McGill Library
McLennan Library Building3459 rue McTavish
Montreal, Quebec
H3A 0C9
Austen Chamberlain
File
1 letter
Sir Joseph Austen Chamberlain was born on October 16, 1863, in Birmingham, England, son of politician Joseph Chamberlain (1836-1914) and older half-brother of Prime Minister Neville Chamberlain (1869-1940).
He was a British Conservative politician. He studied at Rugby School, Trinity College, Cambridge, the Paris Institute of Political Studies, and the University of Berlin before entering politics in the Conservative Party. After the election of 1895, Chamberlain was appointed Civil Lord of the Admiralty, holding that post until 1900, when he became Financial Secretary to the Treasury. In 1902, he was appointed to the Privy Council and promoted to the position of Postmaster General. Chamberlain became Chancellor of the Exchequer twice (1903-1905; 1919-1921).

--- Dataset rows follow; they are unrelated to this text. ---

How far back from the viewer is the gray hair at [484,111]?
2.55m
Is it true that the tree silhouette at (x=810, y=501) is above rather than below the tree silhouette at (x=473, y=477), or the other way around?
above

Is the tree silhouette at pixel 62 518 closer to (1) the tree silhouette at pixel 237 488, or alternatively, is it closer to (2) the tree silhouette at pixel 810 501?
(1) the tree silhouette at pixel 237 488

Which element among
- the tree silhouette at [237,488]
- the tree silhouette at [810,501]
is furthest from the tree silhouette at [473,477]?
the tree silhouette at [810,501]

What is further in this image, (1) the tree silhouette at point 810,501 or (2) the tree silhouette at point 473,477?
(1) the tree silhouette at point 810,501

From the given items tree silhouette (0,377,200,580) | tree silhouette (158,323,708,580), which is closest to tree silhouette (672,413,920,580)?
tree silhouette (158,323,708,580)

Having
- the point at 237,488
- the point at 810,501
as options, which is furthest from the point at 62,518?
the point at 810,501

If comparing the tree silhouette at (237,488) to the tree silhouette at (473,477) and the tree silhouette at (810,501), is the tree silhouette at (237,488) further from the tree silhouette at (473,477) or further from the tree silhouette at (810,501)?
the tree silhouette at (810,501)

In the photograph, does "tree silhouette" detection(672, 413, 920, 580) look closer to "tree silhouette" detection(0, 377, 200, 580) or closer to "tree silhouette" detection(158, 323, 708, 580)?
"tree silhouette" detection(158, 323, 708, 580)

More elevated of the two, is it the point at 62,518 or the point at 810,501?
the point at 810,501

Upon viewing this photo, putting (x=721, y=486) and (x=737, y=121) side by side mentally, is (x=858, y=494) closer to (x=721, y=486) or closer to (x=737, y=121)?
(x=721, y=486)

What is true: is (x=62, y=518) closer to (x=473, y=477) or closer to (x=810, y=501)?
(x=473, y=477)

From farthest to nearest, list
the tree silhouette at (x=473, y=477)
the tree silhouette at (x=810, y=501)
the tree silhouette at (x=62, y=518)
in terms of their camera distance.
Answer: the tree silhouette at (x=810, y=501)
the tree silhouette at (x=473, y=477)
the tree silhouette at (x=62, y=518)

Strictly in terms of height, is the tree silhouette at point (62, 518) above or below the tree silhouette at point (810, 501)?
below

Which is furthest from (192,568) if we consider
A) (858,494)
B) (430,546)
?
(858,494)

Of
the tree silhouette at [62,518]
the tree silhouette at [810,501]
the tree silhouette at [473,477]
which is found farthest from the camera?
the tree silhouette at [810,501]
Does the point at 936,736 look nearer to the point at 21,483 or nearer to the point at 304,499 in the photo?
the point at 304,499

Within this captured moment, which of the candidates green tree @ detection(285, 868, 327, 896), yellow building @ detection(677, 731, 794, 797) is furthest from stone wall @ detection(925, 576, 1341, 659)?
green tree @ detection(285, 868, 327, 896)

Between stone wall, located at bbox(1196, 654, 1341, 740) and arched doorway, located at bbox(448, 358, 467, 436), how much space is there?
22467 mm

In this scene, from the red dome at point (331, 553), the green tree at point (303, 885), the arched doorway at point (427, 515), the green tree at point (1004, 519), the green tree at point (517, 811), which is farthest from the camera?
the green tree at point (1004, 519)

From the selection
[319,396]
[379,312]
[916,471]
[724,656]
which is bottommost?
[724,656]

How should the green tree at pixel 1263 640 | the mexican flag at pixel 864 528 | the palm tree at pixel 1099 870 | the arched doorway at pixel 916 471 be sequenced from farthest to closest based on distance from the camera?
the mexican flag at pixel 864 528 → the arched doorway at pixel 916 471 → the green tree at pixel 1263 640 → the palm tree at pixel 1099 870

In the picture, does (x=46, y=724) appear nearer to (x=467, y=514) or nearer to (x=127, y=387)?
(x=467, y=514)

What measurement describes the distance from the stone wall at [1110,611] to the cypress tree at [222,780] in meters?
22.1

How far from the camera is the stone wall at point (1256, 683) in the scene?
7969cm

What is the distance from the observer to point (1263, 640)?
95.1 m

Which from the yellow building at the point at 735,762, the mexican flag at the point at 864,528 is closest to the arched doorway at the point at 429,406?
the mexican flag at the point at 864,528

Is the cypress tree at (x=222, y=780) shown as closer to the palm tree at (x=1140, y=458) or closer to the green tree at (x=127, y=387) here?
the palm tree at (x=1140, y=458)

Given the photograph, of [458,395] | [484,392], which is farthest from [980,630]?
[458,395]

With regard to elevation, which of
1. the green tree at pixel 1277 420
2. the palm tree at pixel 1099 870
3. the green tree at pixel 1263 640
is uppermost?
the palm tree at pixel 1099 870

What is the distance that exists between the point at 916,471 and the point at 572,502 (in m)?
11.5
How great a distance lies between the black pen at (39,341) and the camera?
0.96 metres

He served as Secretary of State for India (1915-1917), a Conservative Party leader in the House of Commons (1921–1922), Foreign Secretary (1924-1929), and First Lord of the Admiralty in 1931. Chamberlain shared the 1925 Nobel Prize for Peace with the US Vice President Charles G. Dawes, the Frenchman Aristide Briand, and the German Gustav Stresemann for work aimed at ensuring peace between the arch-rivals Germany and France. He was one of the few MPs supporting Winston Churchill's appeals for rearmament against the German threat in the 1930s and remained an active backbench MP until he died in 1937.
In 1906, he married Ivy Muriel Dundas (1878–1941). He died on March 16, 1937, in London, England.
A note from Austen Chamberlain to Mr. Buxton, arranging a meeting to discuss political issues in the Balkans.